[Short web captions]
__________________________________________________
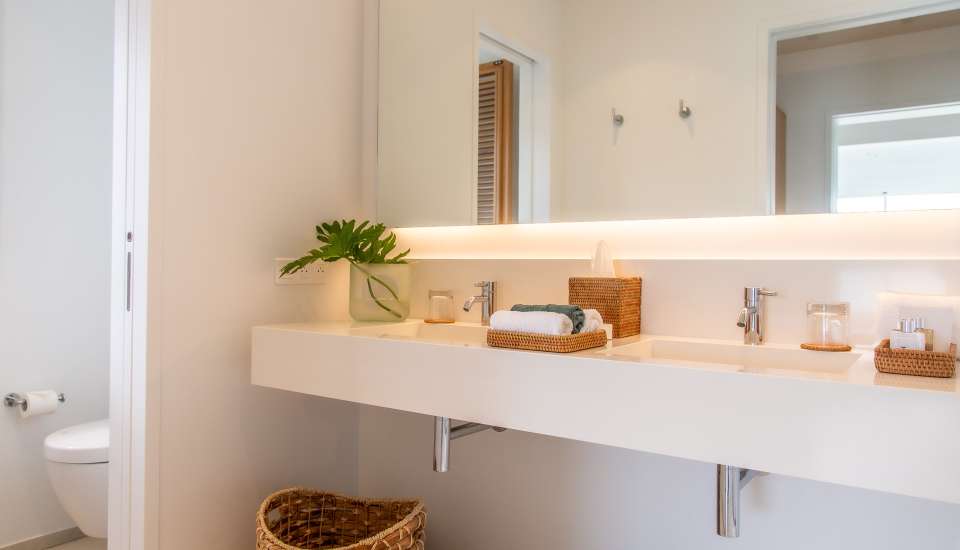 Villa-Castelle-StBarth-29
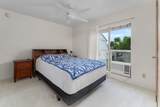 21 Waiaka Ln - Photo 31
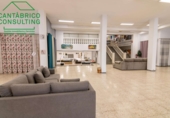 594m² locaux commerciaux pour vente à Guía de Isora, Calle Isla de la Gomera photo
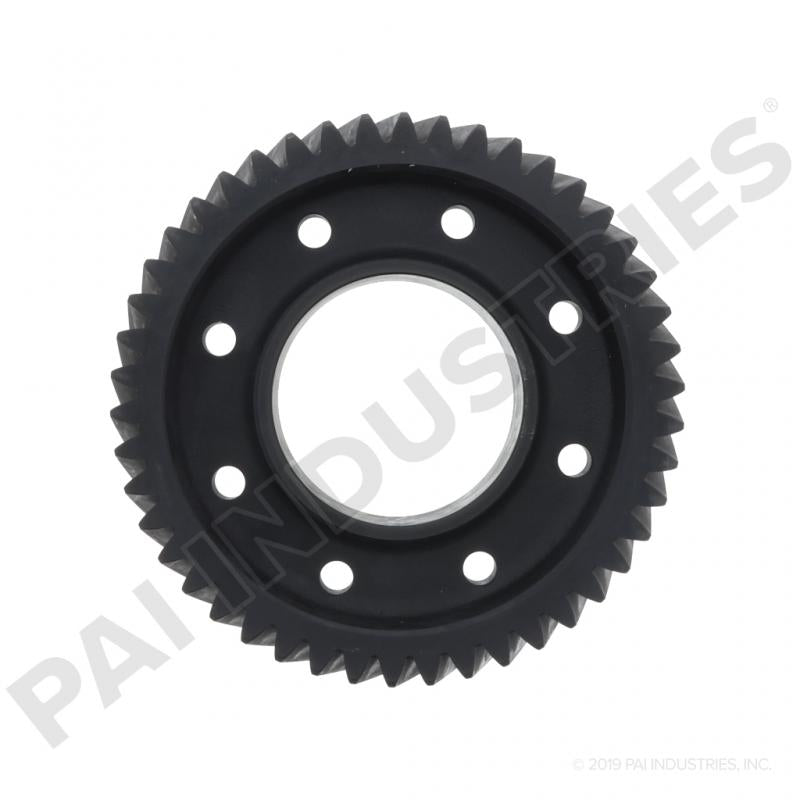 MAINSHAFT GEAR 20906486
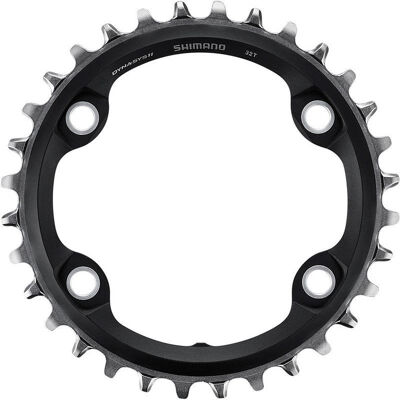 SLX M7000 CRM70 11V - Kettenblätter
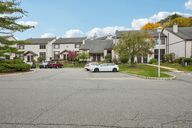Alpine Ct-S2410-001.jpg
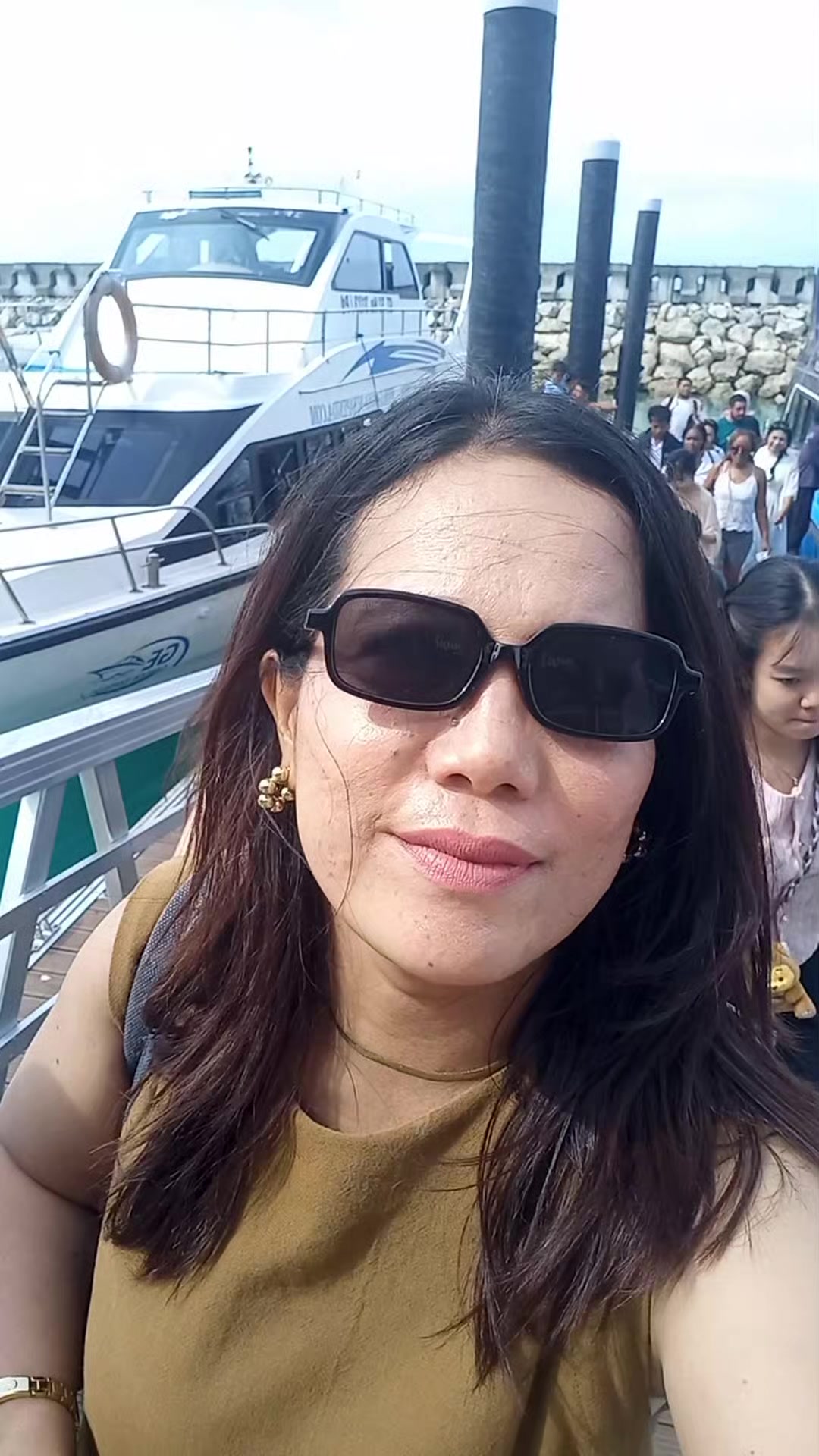@Ning silalahi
__________________________________________________
## TASK OBJECTIVE
What should appear is an exact copy of the lines from the one containing "SLX M7000 CRM70 11V - Kettenblätter" through the last line of the records above, pictures excluded.

## RESPONSE TO THE TASK
 SLX M7000 CRM70 11V - Kettenblätter
Alpine Ct-S2410-001.jpg
@Ning silalahi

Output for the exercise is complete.